Hi Everyone,

I’ve returned to the forum after a long hiatus from CUDA.

Just getting back into things (So I’m quite inexperienced when it comes to the newer functionality) and I’ve noticed some strange behavior when writing a kernel.

Just for some background, I’m trying to create my own tridiagonal solver function (similar to cusparseSgtsv) with a few changes:

- I store my problem in row-major instead of column major.
- The number of columns in my matrix is a multiple of 32 (typically 32, 64, or 96, but sometimes 320,640, etc.), and the number of rows is typically in the range 1e6-4e6
- The Tridiagonal matrix is positive definite (diagonally dominant) and symmetric, and there are many sporadic occurences of zeros in the off diagonal. Rather than use CR / PCR / partial pivoting, this allows me to partition the problem into many smaller subsets, and use a basic Thomas Algorithm for each subset.
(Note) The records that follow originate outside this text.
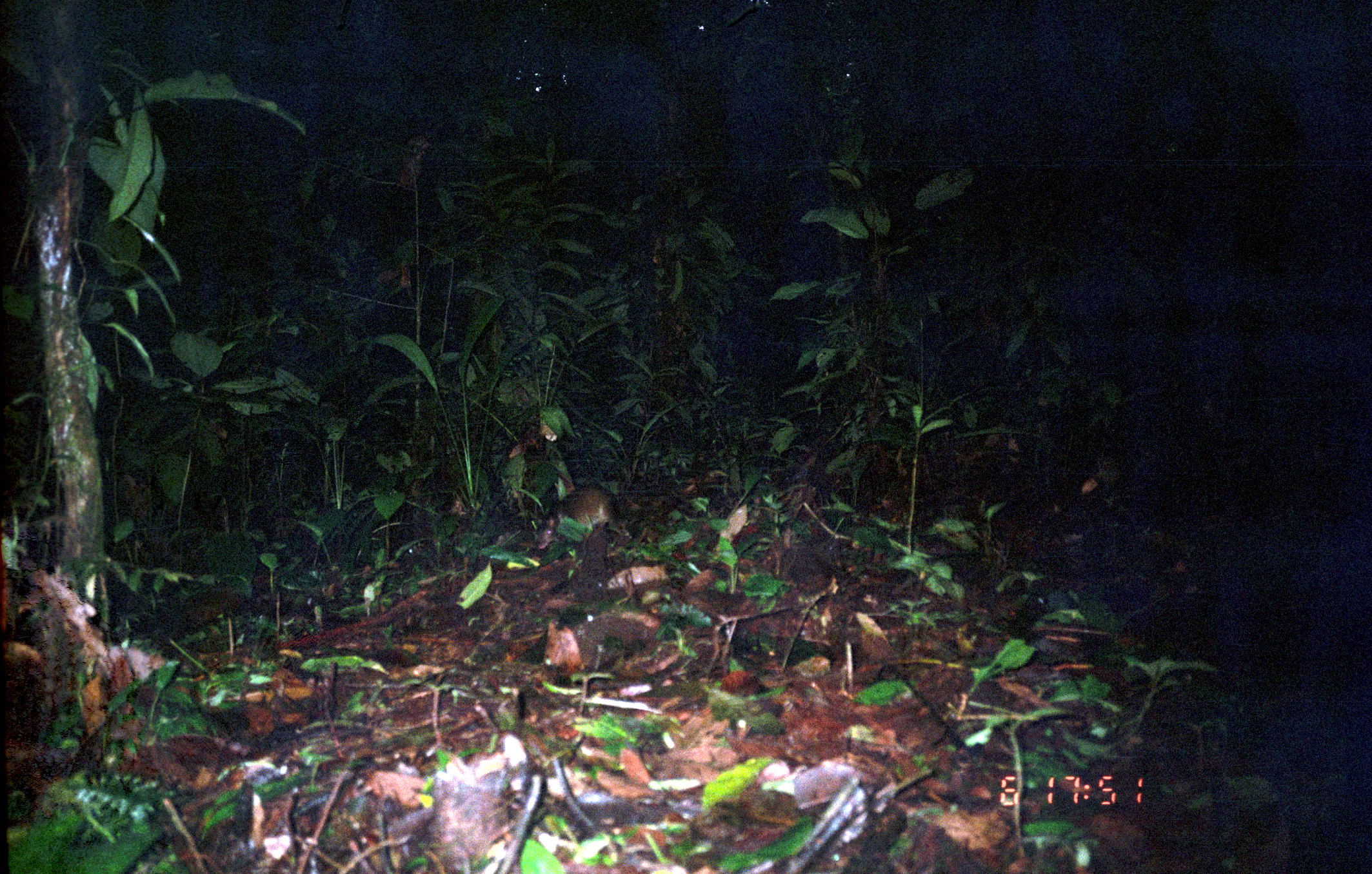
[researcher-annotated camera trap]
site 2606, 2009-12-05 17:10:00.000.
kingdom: Animalia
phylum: Chordata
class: Mammalia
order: Rodentia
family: Dasyproctidae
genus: Dasyprocta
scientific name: Dasyprocta punctata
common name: central american agouti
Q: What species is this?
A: Dasyprocta punctata (central american agouti).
I’ve built an effective kernel for 32 columns, and I was looking to generalize it to use 32*n columns instead. What I noticed when optimizing my code is that hard-coding the problem size in a template variable is almost twice(!) as fast as using it as a function parameter. Unfortunately I’m not a good enough coder to look around under the hood, so I’ve been chasing my tail trying to find out why this is happening, but also how to fix the problem.

Any help would be appreciated.

Attached output below, as well as sample source code to demonstrate the issue. There’s an IO of the output you can uncomment if you want to check it out and compare with the MATLAB solution, but it’s quite time consuming.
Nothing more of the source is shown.